Le gouverneur du Wisconsin, Scott Walker, a réussi à faire adopter la semaine dernière par le Sénat des lois limitant les droits syndicaux dans le secteur public.
PHOTO: DARREN HAUCK, REUTERS
Daniel Roy -L'auteur est directeur québécois du Syndicat des Métallos (FTQ).
La hache est finalement tombée à Madison au Wisconsin, après trois semaines de bras de fer entre le pouvoir républicain et les syndiqués, appuyés par la population. Le gouverneur Scott Walker a réussi, avec un tour de passe-passe parlementaire, à faire adopter par le Sénat sa loi antisyndicale.
Je tiens à saluer les confrères et consoeurs américains, dont bon nombre de Métallos, qui ont livré depuis près d'un mois une bataille exemplaire pour protéger un droit aussi fondamental que celui de s'associer et de négocier collectivement leurs conditions de travail.
Malheureusement, une quinzaine d'États américains sont aussi en voie de faire adopter - si ce n'est déjà fait - des lois limitant les droits syndicaux dans le secteur public. Cela s'ajoute aux 22 États qui interdisent déjà la perception à la source des cotisations syndicales, qu'on appelle outrageusement les «right-to-work states».
Pourtant, les observateurs s'entendent pour dire qu'aux sources de la crise économique, de la pente savonneuse dans laquelle l'économie américaine est engagée, on trouve l'effritement de la classe moyenne.

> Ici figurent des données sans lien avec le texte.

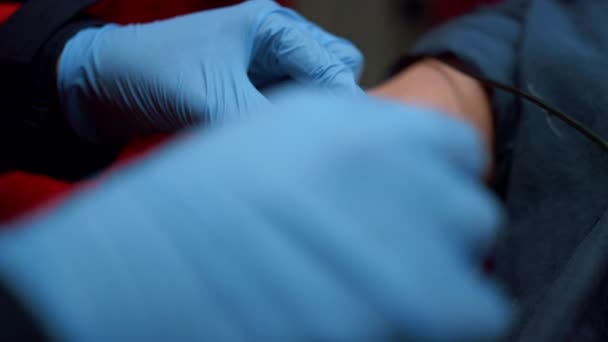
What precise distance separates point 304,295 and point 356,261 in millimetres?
39

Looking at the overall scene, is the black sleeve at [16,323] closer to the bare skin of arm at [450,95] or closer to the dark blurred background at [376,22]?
the bare skin of arm at [450,95]

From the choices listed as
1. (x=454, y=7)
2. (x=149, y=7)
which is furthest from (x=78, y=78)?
(x=454, y=7)

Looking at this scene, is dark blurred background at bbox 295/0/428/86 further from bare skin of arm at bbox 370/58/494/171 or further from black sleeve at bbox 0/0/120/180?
black sleeve at bbox 0/0/120/180

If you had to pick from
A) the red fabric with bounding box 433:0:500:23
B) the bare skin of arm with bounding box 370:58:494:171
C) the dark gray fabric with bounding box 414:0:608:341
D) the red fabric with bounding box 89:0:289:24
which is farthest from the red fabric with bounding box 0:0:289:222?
the red fabric with bounding box 433:0:500:23

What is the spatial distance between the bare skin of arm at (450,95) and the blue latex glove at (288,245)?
0.55m

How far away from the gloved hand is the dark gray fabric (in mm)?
300

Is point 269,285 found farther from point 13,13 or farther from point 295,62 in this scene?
point 13,13

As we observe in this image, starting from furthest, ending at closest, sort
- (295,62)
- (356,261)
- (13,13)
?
1. (13,13)
2. (295,62)
3. (356,261)

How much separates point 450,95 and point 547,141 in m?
0.18

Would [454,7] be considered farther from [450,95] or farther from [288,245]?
[288,245]

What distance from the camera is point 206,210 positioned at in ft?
1.13

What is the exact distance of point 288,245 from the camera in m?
0.34

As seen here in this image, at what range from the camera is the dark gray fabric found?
2.43 ft

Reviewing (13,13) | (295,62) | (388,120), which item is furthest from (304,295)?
(13,13)
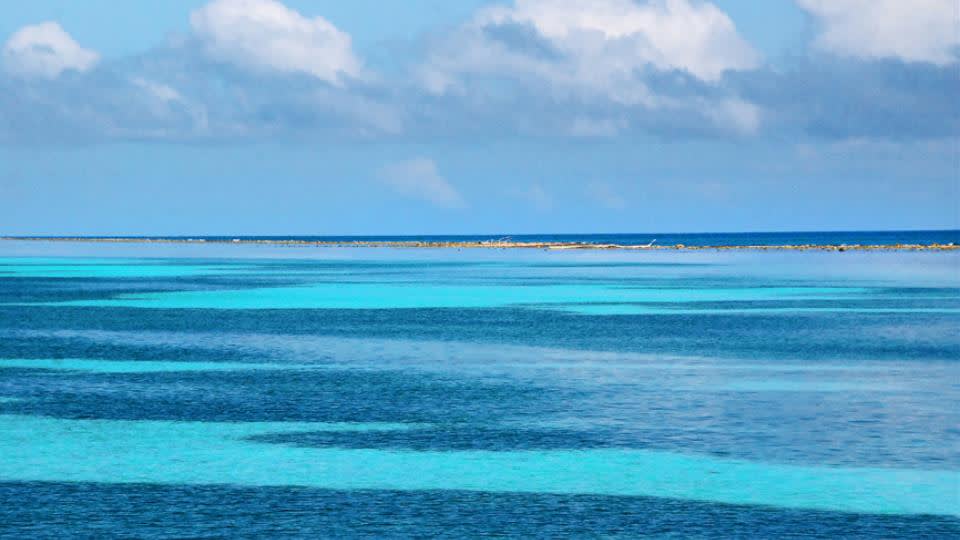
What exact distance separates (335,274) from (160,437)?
212 ft

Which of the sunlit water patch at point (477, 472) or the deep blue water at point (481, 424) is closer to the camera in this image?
the deep blue water at point (481, 424)

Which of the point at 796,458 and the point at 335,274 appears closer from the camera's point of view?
the point at 796,458

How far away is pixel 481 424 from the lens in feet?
68.3

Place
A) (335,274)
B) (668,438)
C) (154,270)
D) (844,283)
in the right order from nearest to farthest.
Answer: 1. (668,438)
2. (844,283)
3. (335,274)
4. (154,270)

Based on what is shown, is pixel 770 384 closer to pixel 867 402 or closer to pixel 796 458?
pixel 867 402

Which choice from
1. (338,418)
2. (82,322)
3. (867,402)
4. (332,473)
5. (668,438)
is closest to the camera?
(332,473)

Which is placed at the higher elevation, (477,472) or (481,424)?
(481,424)

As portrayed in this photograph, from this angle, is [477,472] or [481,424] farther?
[481,424]

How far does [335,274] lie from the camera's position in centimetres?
8388

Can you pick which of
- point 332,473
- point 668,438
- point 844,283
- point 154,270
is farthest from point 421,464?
point 154,270

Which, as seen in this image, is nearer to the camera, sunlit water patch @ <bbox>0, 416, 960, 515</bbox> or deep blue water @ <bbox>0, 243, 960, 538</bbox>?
deep blue water @ <bbox>0, 243, 960, 538</bbox>

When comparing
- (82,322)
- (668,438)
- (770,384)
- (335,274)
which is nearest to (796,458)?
(668,438)

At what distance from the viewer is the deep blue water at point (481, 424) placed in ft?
48.9

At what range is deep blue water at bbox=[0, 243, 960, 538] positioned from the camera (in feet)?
48.9
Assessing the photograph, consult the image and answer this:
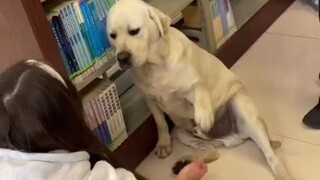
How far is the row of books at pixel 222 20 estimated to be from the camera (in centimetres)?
222

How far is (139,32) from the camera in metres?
1.69

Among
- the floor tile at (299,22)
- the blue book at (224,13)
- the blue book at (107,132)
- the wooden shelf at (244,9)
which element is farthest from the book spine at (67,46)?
the floor tile at (299,22)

Or, cet appauvrissement des travailleurs, cette concentration de la richesse dans les mains d'une portion de plus en plus petite de la population, coïncide avec la diminution du taux de syndicalisation. La droite républicaine, grassement financée par de riches «mécènes», livre une offensive directe contre les syndicats, un des derniers remparts contre l'accroissement des inégalités.
Il se trouve des voix aux Québec - dont plusieurs signent d'ailleurs des chroniques dans les journaux de Quebecor ou oeuvrent dans un think tank de droite - pour faire écho aux discours antisyndicaux du gouverneur Walker et de ses acolytes du Tea Party américain. Il s'en trouve pour décrier le mécanisme d'accréditation syndicale, la loi antibriseurs de grève ou encore pour jeter le blâme du déficit budgétaire sur les syndicats du secteur public.

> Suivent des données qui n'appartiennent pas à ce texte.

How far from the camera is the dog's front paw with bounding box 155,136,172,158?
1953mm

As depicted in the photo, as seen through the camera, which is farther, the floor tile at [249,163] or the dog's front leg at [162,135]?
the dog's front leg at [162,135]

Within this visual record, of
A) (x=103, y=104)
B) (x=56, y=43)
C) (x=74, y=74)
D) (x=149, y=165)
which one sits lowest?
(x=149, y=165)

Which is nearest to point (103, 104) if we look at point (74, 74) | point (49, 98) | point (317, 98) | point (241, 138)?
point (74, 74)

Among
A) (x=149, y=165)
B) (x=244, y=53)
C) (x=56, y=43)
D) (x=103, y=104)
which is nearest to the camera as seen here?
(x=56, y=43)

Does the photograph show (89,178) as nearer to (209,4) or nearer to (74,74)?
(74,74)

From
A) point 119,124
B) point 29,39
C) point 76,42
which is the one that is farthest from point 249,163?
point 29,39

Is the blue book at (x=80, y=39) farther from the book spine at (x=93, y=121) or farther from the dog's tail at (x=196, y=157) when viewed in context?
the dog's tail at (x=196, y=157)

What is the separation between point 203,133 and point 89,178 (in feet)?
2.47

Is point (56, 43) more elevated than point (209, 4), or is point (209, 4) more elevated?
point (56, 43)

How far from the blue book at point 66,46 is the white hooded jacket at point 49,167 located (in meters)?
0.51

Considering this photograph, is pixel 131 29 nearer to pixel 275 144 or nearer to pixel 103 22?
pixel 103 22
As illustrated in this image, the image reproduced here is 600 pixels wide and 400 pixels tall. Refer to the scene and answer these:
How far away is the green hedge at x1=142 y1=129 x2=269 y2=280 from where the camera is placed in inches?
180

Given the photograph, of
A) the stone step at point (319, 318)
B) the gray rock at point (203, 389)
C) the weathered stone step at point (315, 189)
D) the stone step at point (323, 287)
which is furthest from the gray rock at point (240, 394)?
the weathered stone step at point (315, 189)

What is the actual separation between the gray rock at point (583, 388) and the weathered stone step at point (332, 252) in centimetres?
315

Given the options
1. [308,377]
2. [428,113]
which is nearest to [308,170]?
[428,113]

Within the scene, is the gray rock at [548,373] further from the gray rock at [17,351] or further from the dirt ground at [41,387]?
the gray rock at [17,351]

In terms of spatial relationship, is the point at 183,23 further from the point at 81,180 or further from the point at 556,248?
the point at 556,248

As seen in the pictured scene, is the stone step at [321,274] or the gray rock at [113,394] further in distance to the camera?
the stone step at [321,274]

Fort heureusement, le Québec se distingue avantageusement des États-Unis en matière de lois du travail, comme en fait foi le taux de syndicalisation qui oscille autour de 40%, comparativement à 12% aux États-Unis. Le filet social y est meilleur: cela saute aux yeux lorsqu'on sait qu'il peut en coûter plus de 20 000 $ par année par travailleur pour un régime d'assurance santé décent aux États-Unis.
Ces particularités, il y a de quoi en être fiers. Au plus fort de la crise économique, le Québec est parvenu à mieux tirer son épingle du jeu en raison de son secteur public fort, de son filet social et de ses mécanismes de redistribution de la richesse.
Le Syndicat des Métallos représente quelque 60 000 travailleurs du secteur privé à travers le Québec. Comme directeur de ce syndicat, je rencontre régulièrement mes collègues américains et remarque leur respect et leur admiration pour le Québec.
Alors que nos confrères et nos consoeurs luttent pour préserver ce qu'il reste du rêve américain de bonheur et de prospérité pour tous, nous avons le devoir de maintenir ici le cap sur une société juste et équitable, tout particulièrement en cette période prébudgétaire.